▶ [Directions for this task]: Your task is to show every line in the listing below that includes "site".
.....
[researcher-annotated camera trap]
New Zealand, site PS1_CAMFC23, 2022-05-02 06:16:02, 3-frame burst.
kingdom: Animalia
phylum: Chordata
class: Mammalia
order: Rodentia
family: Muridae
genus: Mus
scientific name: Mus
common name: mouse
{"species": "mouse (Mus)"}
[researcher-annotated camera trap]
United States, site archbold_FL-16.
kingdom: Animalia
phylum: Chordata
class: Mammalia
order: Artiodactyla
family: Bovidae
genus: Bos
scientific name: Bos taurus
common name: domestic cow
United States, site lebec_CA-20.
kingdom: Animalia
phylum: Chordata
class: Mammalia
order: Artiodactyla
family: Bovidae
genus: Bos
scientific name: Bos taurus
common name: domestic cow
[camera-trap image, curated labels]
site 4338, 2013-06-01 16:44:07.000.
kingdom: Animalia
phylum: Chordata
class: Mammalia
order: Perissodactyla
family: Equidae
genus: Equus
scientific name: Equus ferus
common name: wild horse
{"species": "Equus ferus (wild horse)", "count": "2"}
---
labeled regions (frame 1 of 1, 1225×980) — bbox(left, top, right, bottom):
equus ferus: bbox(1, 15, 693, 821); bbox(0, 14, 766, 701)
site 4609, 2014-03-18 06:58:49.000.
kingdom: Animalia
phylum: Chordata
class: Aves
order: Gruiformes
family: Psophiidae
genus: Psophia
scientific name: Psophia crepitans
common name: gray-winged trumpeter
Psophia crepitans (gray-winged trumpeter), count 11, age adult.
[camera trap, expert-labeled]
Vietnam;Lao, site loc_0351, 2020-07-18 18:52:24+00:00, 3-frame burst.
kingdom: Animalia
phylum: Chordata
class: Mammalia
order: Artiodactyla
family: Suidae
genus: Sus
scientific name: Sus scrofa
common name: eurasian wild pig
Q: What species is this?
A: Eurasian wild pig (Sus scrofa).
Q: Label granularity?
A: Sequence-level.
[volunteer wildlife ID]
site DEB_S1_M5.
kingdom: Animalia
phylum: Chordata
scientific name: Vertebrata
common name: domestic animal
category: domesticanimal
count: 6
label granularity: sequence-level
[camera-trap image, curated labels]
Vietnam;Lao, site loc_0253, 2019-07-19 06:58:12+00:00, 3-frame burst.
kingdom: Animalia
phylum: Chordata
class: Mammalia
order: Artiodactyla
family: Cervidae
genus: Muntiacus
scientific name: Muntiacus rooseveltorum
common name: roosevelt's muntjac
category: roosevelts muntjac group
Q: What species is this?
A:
.....
▶ [Output of the exercise]:
New Zealand, site PS1_CAMFC23, 2022-05-02 06:16:02, 3-frame burst.
United States, site archbold_FL-16.
United States, site lebec_CA-20.
site 4338, 2013-06-01 16:44:07.000.
site 4609, 2014-03-18 06:58:49.000.
Vietnam;Lao, site loc_0351, 2020-07-18 18:52:24+00:00, 3-frame burst.
site DEB_S1_M5.
Vietnam;Lao, site loc_0253, 2019-07-19 06:58:12+00:00, 3-frame burst.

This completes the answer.